April 1, 1979 – April Fool’s Day – My Best Day Ever
April 1, 1979 – 35 years ago today I gave my life to Jesus Christ as my personal Lord & Savior. I accepted Jesus’ death on my behalf for all my sins. I accepted His Resurrection to conquer death. I accepted His invitation for eternal life. Jesus accepted my invitation to come take up residence in me 35 years ago.
35 years ago is just like yesterday. For those who remember, other event occurred around that time:
- On March 28, 1979 the USA had its worse nuclear reactor accident “3 Mile Island” in Pennsylvania.
- On April 2, 1979, Larry Bird and Magic Johnson opposed each other in the NCAA Championship basketball game.
As I look back 35 years, I confidently say “It was the greatest decision I ever made.”
I was 22 at the time, about to graduate college, and was in the deepest depression of my life. I did not understand how seriously depressed I was. I was an insecure adolescent, in an adult body.
I was getting a crash course in life. My normal experience at the time was one of daily tears and nervous shaking whenever conflict or stress arose. I was a people-pleaser and easily gave in to be accepted. I was quite a basket case. (Other blogs I have posted on this Victory Over Depression blog give a more descriptive experience of the depression I had.)
As the day of April 1, 1979 came around, I kept trying anything to make sense out of life, to have my broken heart healed. (Can you relate?) I was so desperate and how I wish some people really understood the deep pain my heart was experiencing. No help came. I almost reached the point of considering suicide.
Fortunately, I came to realize to give God a try.
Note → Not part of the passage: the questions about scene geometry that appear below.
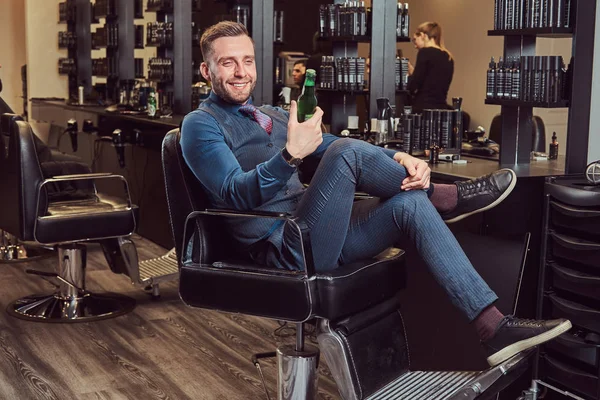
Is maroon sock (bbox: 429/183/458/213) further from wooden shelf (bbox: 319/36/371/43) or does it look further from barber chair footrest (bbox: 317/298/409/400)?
wooden shelf (bbox: 319/36/371/43)

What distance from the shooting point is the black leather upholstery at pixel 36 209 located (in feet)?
12.0

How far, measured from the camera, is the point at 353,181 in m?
2.35

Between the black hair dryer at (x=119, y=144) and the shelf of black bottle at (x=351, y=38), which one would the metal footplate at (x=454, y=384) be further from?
the black hair dryer at (x=119, y=144)

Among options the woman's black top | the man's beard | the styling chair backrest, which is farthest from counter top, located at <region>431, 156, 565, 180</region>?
the woman's black top

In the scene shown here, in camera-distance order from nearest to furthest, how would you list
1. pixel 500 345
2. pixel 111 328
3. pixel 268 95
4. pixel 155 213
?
pixel 500 345, pixel 111 328, pixel 268 95, pixel 155 213

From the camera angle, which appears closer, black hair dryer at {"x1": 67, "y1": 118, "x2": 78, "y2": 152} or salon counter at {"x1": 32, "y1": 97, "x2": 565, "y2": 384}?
salon counter at {"x1": 32, "y1": 97, "x2": 565, "y2": 384}

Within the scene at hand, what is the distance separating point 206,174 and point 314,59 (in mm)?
A: 3138

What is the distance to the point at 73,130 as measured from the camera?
20.6 feet

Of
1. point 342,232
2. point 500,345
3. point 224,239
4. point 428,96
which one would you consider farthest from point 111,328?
point 428,96

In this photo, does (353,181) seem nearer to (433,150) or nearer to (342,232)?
(342,232)

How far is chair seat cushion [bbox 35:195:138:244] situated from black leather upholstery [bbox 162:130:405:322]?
1.32 metres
God got my attention and was knocking on my heart’s door. I knew about God growing up, but never considered what a relationship is. I asked God that if He really showed Himself to me and helped me, I would be glad to change my life and give it all to Him.
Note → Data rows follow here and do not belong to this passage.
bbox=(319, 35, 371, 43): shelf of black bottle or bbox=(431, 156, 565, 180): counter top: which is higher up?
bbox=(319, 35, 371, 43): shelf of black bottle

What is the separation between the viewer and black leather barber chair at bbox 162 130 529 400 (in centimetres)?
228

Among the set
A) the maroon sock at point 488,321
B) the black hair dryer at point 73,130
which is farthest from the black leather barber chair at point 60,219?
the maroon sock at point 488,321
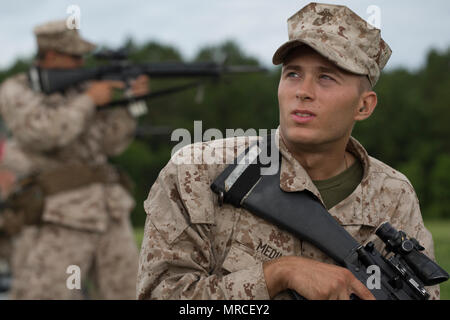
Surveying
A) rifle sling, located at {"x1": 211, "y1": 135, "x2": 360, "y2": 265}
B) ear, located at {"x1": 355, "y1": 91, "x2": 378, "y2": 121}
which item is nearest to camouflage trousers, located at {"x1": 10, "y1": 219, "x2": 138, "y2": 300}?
rifle sling, located at {"x1": 211, "y1": 135, "x2": 360, "y2": 265}

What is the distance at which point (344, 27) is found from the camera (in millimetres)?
2703

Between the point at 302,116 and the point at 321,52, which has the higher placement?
the point at 321,52

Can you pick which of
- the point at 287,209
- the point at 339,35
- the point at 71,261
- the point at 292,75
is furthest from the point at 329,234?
the point at 71,261

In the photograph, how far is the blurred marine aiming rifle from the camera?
6.16 m

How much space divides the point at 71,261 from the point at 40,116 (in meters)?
1.23

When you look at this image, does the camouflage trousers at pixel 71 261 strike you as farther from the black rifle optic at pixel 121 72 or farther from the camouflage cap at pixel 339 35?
the camouflage cap at pixel 339 35

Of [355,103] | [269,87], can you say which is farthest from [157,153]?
[355,103]

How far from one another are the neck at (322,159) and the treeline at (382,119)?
2133cm

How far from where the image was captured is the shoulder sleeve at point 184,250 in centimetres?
249

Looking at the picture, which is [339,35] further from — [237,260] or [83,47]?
[83,47]

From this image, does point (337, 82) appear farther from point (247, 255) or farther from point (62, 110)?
point (62, 110)

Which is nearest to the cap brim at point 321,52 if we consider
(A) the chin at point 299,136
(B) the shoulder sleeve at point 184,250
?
(A) the chin at point 299,136

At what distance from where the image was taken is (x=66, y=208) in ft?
19.2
God honored my prayer. The next day (April 2, 1979), I was on Cloud 9. Nothing bothered me anymore. It was the deepest, personal experience of love in my heart I ever had. It made me look above all my problems & insecurities because I now knew Jesus lived in me. This experience stayed with me for a few months. It was a deep burning passion every day. It lasted this long because God knew I needed this long. I was all by myself. I had no friends to share this with. It was just God and me. I knew I had become born again.
April 1, 1979 was April Fool on the devil. Amen!!!!!
It took many years for me to understand what a Christian needed to be. I still needed the deep depths of my broken heart healed. That’s why the depression persisted for another 17 years, despite knowing the Scripture so well. It was not until I really applied by faith daily the reality of CHRIST IN ME that the healing began. (I have added many blogs sharing this freedom and reality up to where I am today.)
Now I only let Jesus live through me. I pray that people see me they see JESUS IN ME.
JESUS IN ME is my victory. 35 years later I rejoice in the greatest choice I ever made.
CHRIST IN ME lives through me. (May you also choose wisely.)